CIRCLEVILLE — Circleville City Council met this week both as a full council and in committee to share updates and discuss legislative measures including making changes to appointed boards.
Council unanimously approved a measure to change the make-up of the tree commission reducing membership from seven members to five to avoid conflicts of interest with the city and state for grant purposes.
“This is an amendment to legislation that passed a few years ago to establish for the first time at tree commission,” Tom Spring, council member, said. “It was suggested that the seven member board be reduced to five by removal of the service director and the urban forester from the Ohio Department of Natural Resources.”
Spring said both members can continue to advice and support the board, but just won’t be voting members.
“[The urban forester] may be able to help us find grants and if they’re on the tree commission that could post a conflict,” he continued.
Also during the meeting two residents spoke on Ted Lewis Park and the removal of the skate park to make way for the new playground equipment and splash pad on the northeast quadrant of the park.
Ron Dunn and Torion Lowe spoke at the meeting on the topic of the park.
“There’s got to be something we can do to keep these kids off drugs and to keep them from breaking into people’s vehicles and being stupid,” Dunn said. “They made that mess down there that morning and it’s not done one thing. I had to watch those kids that didn’t know the skate park wasn’t there…and see the looks on their faces. It would have brought a tear to your eyes. It was sad.”
Lowe echoed much of what Dunn said, asking what the city was doing for teenage residents.
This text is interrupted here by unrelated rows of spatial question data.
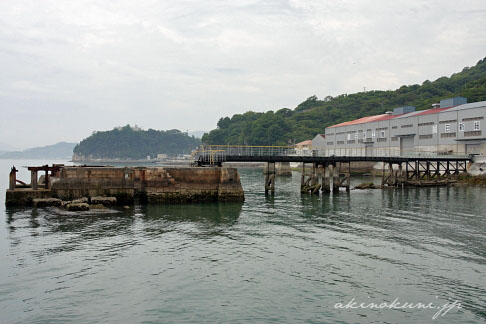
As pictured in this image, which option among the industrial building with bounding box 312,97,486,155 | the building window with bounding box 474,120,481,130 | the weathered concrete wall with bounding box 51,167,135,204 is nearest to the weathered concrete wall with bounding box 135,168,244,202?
the weathered concrete wall with bounding box 51,167,135,204

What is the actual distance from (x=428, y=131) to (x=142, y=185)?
64669mm

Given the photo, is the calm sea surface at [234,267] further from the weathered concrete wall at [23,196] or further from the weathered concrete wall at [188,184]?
the weathered concrete wall at [188,184]

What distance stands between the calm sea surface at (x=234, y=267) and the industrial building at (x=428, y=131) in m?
35.2

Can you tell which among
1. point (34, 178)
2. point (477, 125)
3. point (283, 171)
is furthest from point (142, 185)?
point (283, 171)

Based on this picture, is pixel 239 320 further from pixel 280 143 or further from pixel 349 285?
pixel 280 143

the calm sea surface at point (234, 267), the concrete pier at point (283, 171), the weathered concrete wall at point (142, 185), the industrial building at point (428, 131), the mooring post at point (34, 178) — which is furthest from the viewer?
the concrete pier at point (283, 171)

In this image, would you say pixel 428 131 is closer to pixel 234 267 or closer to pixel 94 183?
pixel 94 183

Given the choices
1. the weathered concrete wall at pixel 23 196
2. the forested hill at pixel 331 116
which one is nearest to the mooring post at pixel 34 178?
the weathered concrete wall at pixel 23 196

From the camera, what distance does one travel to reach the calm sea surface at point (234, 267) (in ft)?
42.8

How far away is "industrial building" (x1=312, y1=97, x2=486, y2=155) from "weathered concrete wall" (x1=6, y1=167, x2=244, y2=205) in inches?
997

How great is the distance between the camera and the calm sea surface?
13031 millimetres

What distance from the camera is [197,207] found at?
1361 inches

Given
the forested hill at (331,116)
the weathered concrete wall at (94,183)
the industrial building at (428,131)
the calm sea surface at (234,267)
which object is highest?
the forested hill at (331,116)

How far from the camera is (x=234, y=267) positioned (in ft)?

“The teenagers have to have a way to release stress,” Lowe commented. “As teenagers we went down there to hang out to release stress and to just have fun. There’s literally nothing in this town for teenagers at all.”
Paul Hang, chair of the Circleville Tree Commission, informed city council of a recent $5,000 grant provided by DuPont to plant trees in the city. Those trees will be planted on Friday, Nov. 15 starting at 9 a.m.
Committee of the Whole:
The Committee of the Whole met prior to city council in which council members Michelle Blanton and Sheri Theis presented full council with information and updates on the proposed combination of Public Safety Answering Points (PSAP) centers.
Theis told the fellow members of council that they are working to schedule a meeting with Zuercher Technologies, the software company behind the 911 system, to understand more about the city’s potential future costs before presenting all the information they’ve found with fellow council members.
Barry Keller, council member, suggested that depending on the information received that a mediator should be brought in to finalize any combination of PSAPs.
“An independent mediator, negotiator, whatever that person’s called to come in and say I’m going to listen to your side and I’m going to listen to your side and here’s my recommendation for a path forward,” Keller said.
Blanton said part of that was to go to Zuercher to find out what the city’s actual costs moving forward would be and compare that to what the county is offering as part of the report.
Blanton said she and Theis would likely finish their report into the new year and making the two new council members aware of their findings. A suggestion was made for March 1 as a potential deadline for submission but Theis said they won’t need that long.
“If we can get the [Zuercher] meeting in the next couple of weeks then it should fall into place,” Theis said. “I don’t think we need several meetings after that to make our decision.”
Also during the meeting the committee approved forwarding on an ordinance to create a board of zoning appeals, which will be read on council floor at the next meeting on Nov. 19.
Tom Spring, council member, said after the meeting the purpose of the split in his mind was two-fold.
“Half of it is so the planning commission can plan as is the responsibility and the other half is to take politics out of the hearing process,” he said.
Spring said planning and amendments to zoning law and map are legislative processes and hearings on appeals and requests for variances from strict application of zoning law because of practical compliance difficulties and conditional uses are administrative matters involving weighing evidence and applying existing law as it is written.
“Decisions on administrative matters are quasi-judicial requiring unbiased decision makers and processes that protect constitutional due process to all parties at the hearing,” he said. “It is hard for one body to do both legislative and quasi-judicial functions well which while the overwhelming practice in cities and township is to have separate boards to focus on legislative or administrative matters, not both.
“The upshot here in Circleville is that the commission holds hearings but have very little time for planning,” Spring continued. “It’s the old adage that if you fail to plan, you plan to fail. Both planning and the hearings are crucial to the city.”
The Safety Committee met Monday to discuss the 2020 police and fire capital fund budgets and heard from Police Chief Shawn Baer and Fire Chief Brian Thompson on their priorities for capital projects in 2020.
Baer indicated his priority would be new police cruisers and Thompson said his priorities would be funding for grant writing and matching grants for the purchase of a new EMS and new engine/rescue truck.
Several meetings were announced during and after the meetings, including a Service Committee meeting on Nov. 26 at 7 p.m., A finance Committee meeting on Nov. 12 at 6 p.m. to discuss the 2020 budget and the The City of Circleville Park Commission will hold a meeting to hear feedback on the Ted Lewis Skateboard Park on Monday, Nov. 11 at 6 p.m. All meetings will be held in Circleville City Council Chambers, located at City Hall 130 South Court Street, Circleville.